Third, there is no new evidence to justify this “historical” project. Using taxpayer money to solicit historical accounts is a pretty crappy way of collecting reliable facts.
Forth, this research will involve free and open access to the North Korean archives of the event, right? Yeah, right.
In short, the campus liberals and the media are again portraying the United States military as murderers and using taxpayer money to do it.
Honestly, I stopped paying attention to the No Gun Ri discussion when it was determined that one of the main witnesses, Edward Daily, was proven to have been no where near the incident. One of the charges was that US soldiers set up machine guns at the opposite ends of a tunnel and fired on the refugees. I guess the bullets in those days were programmed to only hit Koreans and not to hit the machine gun team at the other entrance.

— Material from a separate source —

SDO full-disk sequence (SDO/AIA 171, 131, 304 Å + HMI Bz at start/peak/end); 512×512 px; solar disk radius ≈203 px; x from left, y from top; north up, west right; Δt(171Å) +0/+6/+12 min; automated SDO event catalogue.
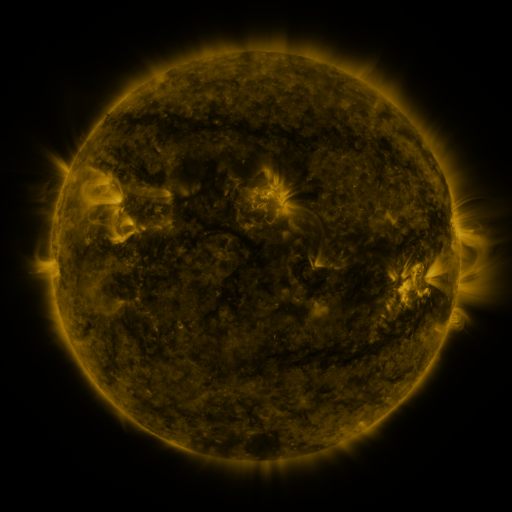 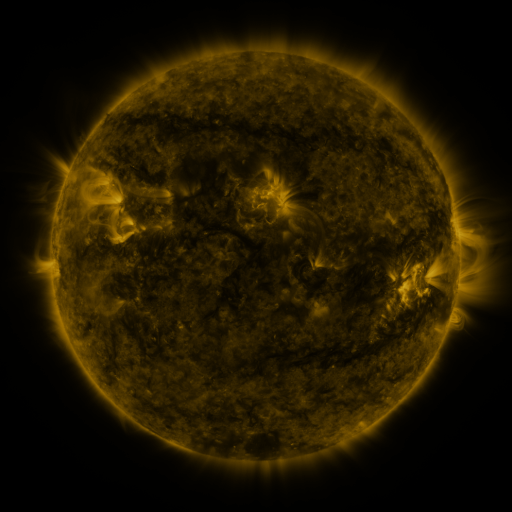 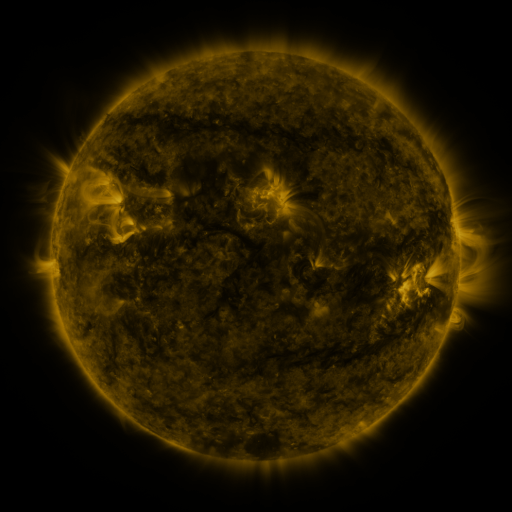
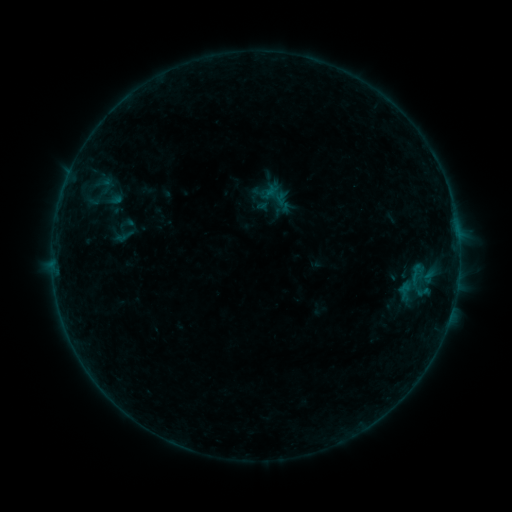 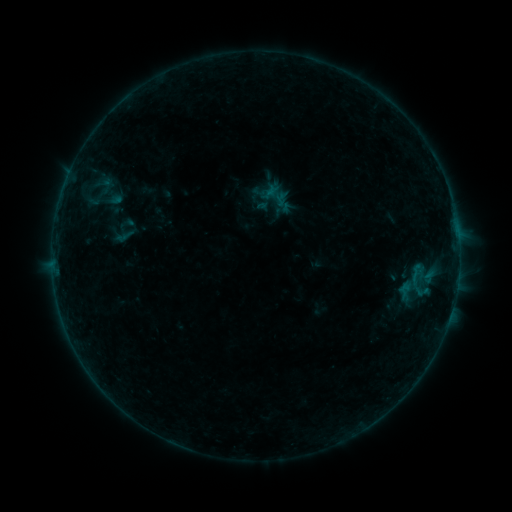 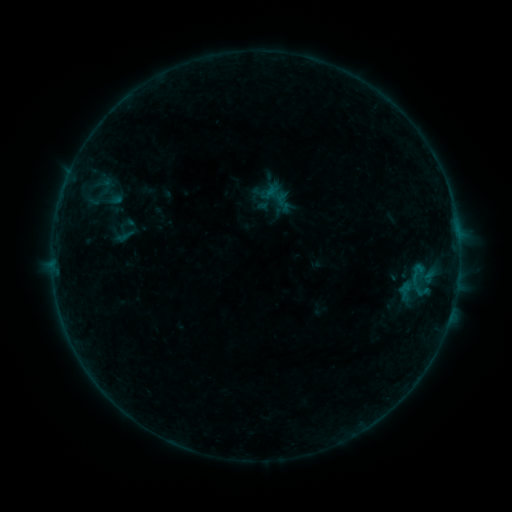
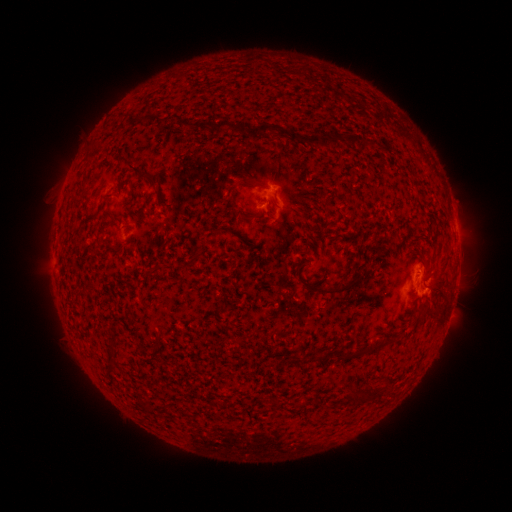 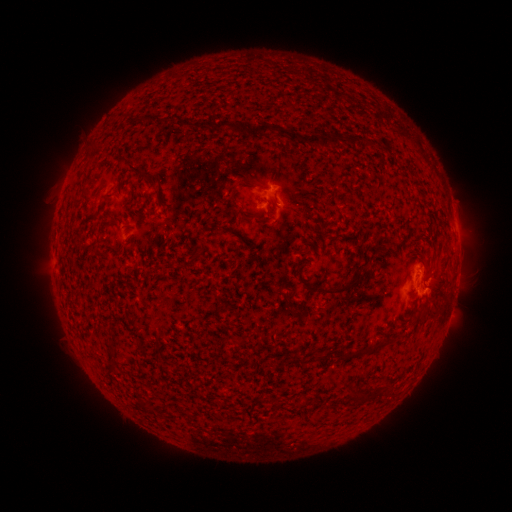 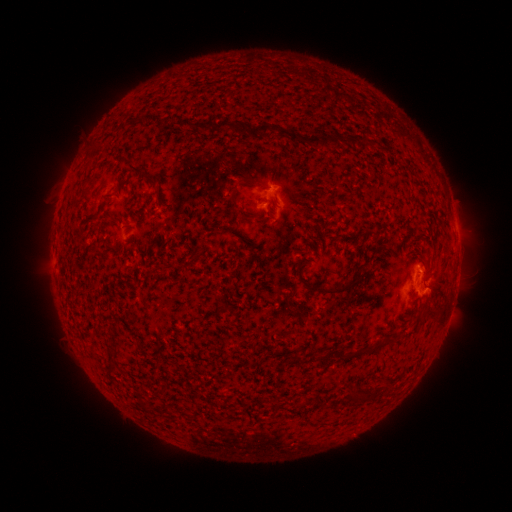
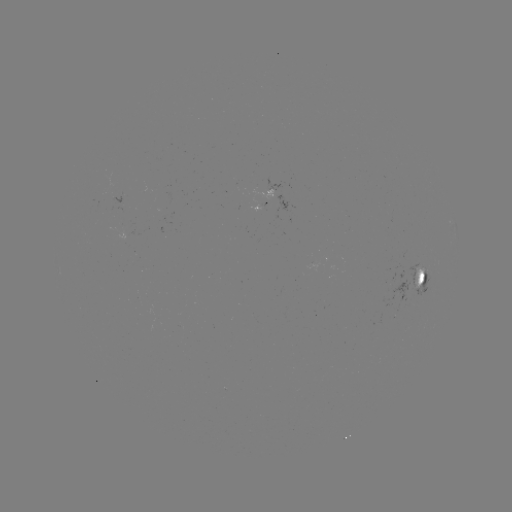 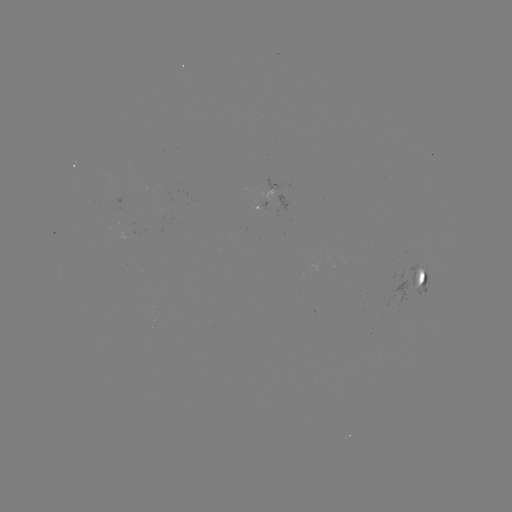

But there’s a similar story in the Washington Post this morning about two Afghan teenagers who claim they were held at a secret prison at Bagram Airbase and tortured. The Post is careful, in this case to mention that there’s no corroboration for the teens’ charges, but that doesn’t stop them from reporting ridiculous stories;
The two teenagers — Issa Mohammad, 17, and Abdul Rashid, who said he is younger than 16 — said in interviews this week that they were punched and slapped in the face by their captors during their time at Bagram air base, where they were held in individual cells. Rashid said his interrogator forced him to look at pornography alongside a photograph of his mother.
Um, why show them porn? What would it accomplish? It sounds like something the TSA would force me to do while my plane is pulling away from the gate, but to what end would an interrogator engage in that behavior? I mean, seriously. Their job is to get information not torture someone simply for the sake of torture – like I said, that’s TSA’s job.

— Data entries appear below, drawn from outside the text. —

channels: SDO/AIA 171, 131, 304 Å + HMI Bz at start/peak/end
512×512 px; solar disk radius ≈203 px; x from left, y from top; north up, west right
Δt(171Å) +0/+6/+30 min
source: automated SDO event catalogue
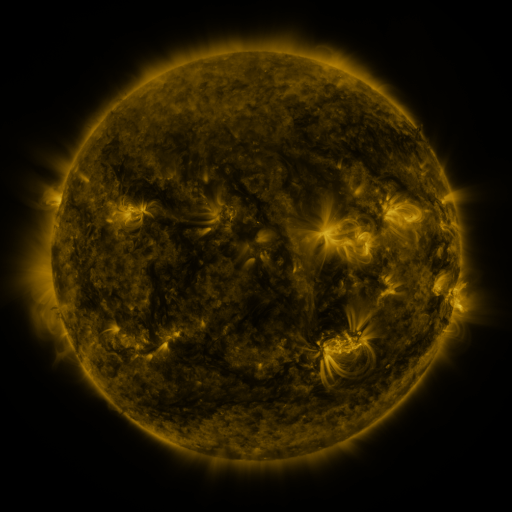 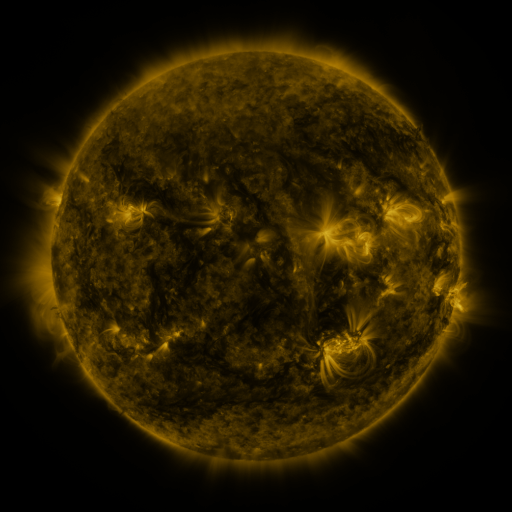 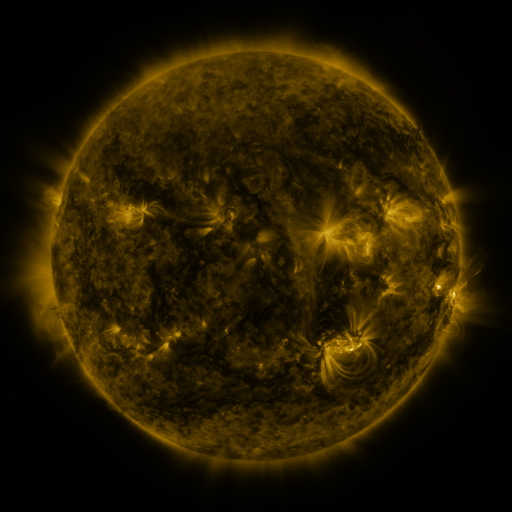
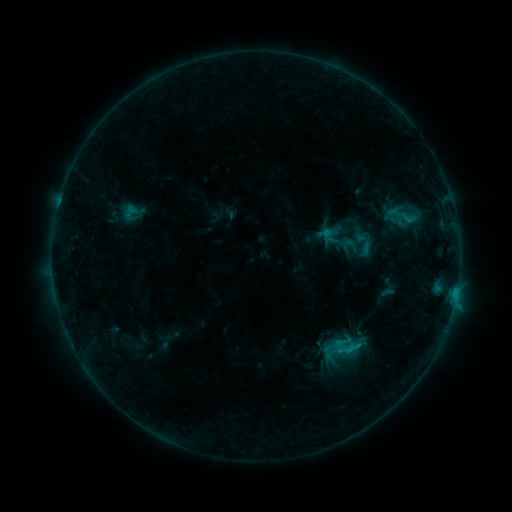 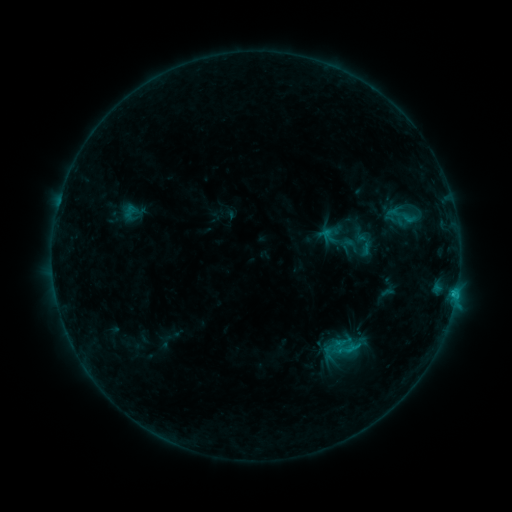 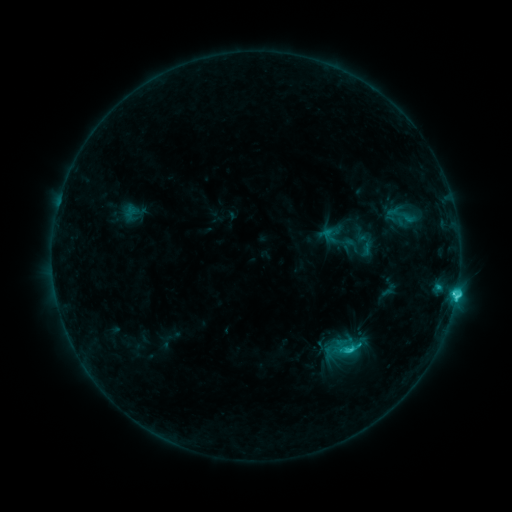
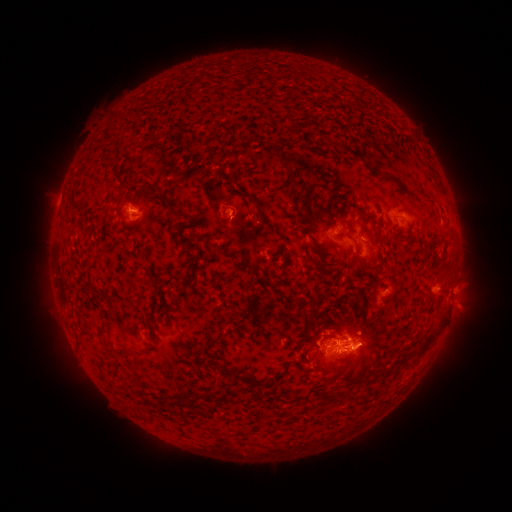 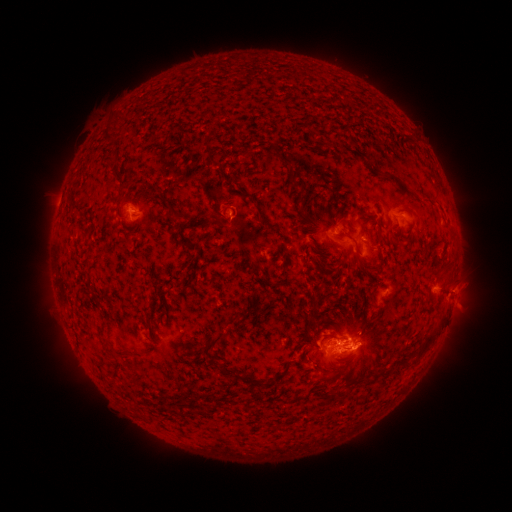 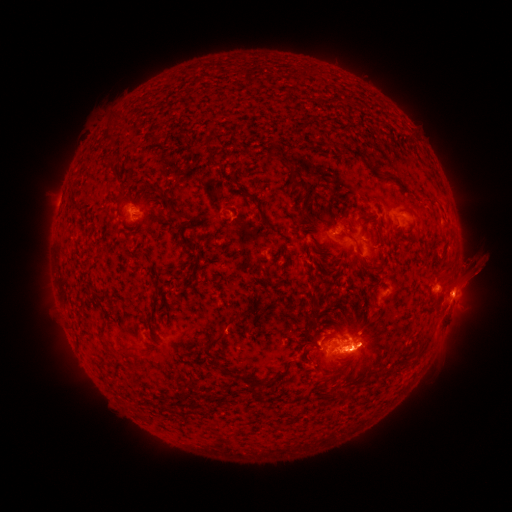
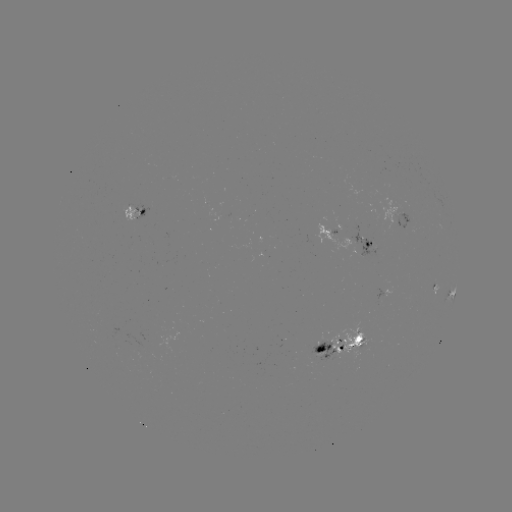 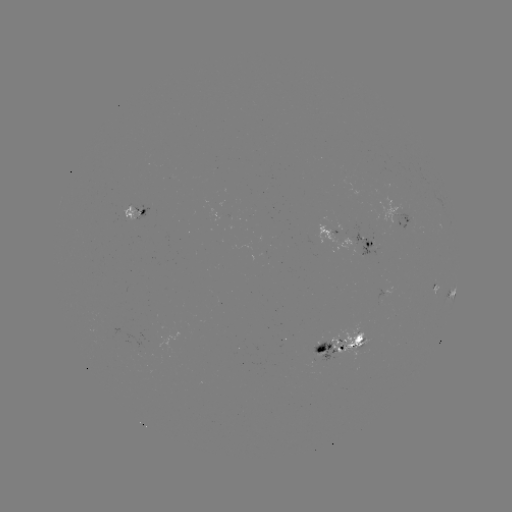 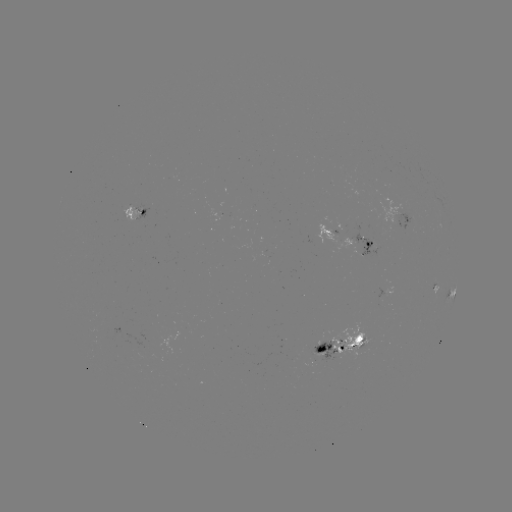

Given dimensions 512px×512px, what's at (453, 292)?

At the beginning of his detention, he was forced to strip naked and undergo a medical checkup in front of about a half-dozen American soldiers. He said that his Muslim upbringing made such a display humiliating and that the soldiers made it worse.
“They touched me all over my body. They took pictures, and they were laughing and laughing,” he said. “They were doing everything.”

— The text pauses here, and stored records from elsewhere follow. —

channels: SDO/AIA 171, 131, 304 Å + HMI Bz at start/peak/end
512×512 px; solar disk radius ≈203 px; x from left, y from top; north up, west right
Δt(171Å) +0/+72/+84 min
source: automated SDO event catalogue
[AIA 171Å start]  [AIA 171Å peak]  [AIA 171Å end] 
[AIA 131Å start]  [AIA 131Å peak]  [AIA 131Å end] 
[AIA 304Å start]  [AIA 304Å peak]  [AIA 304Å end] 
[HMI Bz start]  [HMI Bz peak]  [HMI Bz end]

It sounds like that episode of Family Guy when Peter got a prostate exam;
I’ll never understand why the media is so eager to believe any story that makes the American fighting forces look like perverted, bloodthirsty monsters no matter how ridiculous the story sounds.
I’m sure Mathew Alexander will have some information on this even though his time as an interrogator was more than three years ago and in a different country.
Category: Military issues, Terror War
The article failed to mention that the porn those teens were forced to watch was of Helen Thomas and Nancy Pelosi. Poor guys plumbing may never work again … definitely cruel and inhumane punishment
It’s in the Al Qaeda manual. Claim torture, whether it happened or not. The media is so hungry for these stories they will print them without cooroboration.